Hold the cosmo. Women want whiskey.
“Women look cool when they order whiskey,” says Chelsea McNett, bartender at Fado Irish Pub on 15th and Locust. “It’s sophisticated. Whiskey is on a higher pedestal — it’s the caviar of alcohol.”
That’s the theme of our conversation with the bartenders and assistant GM at Fado, with the refrain: A woman who orders whiskey “has balls.” And while the assembled drink experts acknowledge that the trend of more females drinking whiskey comes from the top down, with companies targeting women to expand their market — and from the simultaneous resurgence of “classic cocktails,” courtesy of “Mad Men” — at the end of the day, whiskey is just damn good.
“I never put anything into it — I don’t want to ruin it,” says bartender Daryl McCallion, in his Irish accent. “But if you give it water or ice it can open up aromas and flavors. There’s a complexity to the quality and texture and flavor of whiskey.”
Of course, the average drinker isn’t going to understand that complexity as well as a professional drink slinger. But that’s part of the coolness factor: There’s a lot more to learn about the different types of whiskey than there is for, say, vodka, which makes the spirit more intriguing and exclusive — it’s all very hipster. “There’s a social currency to it,” McNett says. “You can be an expert and school your friends.”

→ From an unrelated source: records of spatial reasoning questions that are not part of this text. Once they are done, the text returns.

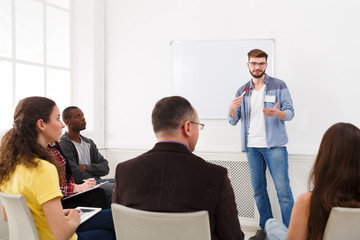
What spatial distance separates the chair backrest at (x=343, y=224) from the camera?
3.67ft

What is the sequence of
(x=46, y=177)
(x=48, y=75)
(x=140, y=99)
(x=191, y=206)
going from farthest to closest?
(x=140, y=99) < (x=48, y=75) < (x=46, y=177) < (x=191, y=206)

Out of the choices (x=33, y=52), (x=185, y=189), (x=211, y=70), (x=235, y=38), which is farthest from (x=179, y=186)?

And if you're a woman who doesn't know much about whiskey, the other bartenders chime in, that's just fine — women don't have to worry about feeling emasculated; they're not expected to be whiskey experts.
Vincent Stipo, beverage manager at Vernick Food & Drink (2031 Walnut St.) says he’s seen more women trying “brown spirits” – but in a place like Vernick, it’s more about trusting your bartender. “It can be a little challenging to get ladies who have been drinking sauvignon blancs and cosmos to ... switch over to the dark side,” Stipo says. “But I do definitely see more women being open to it, and letting us introduce new drinks to them.”
Vernick doesn’t have any vodka-based cocktails printed on its drink menu — especially not with the flavored varieties marketed towards women.
“Vodka flooded the market,” says Brenden Kisiel, assistant GM at Fado. “There are too many options – cotton candy-flavored, bubble gum. It cheapened the spirit. There’s a shift away from that.”
So what happens when whiskey’s popularity among women grows even more and we start seeing lo cal, lite, diet, bubble gum-flavored Jameson?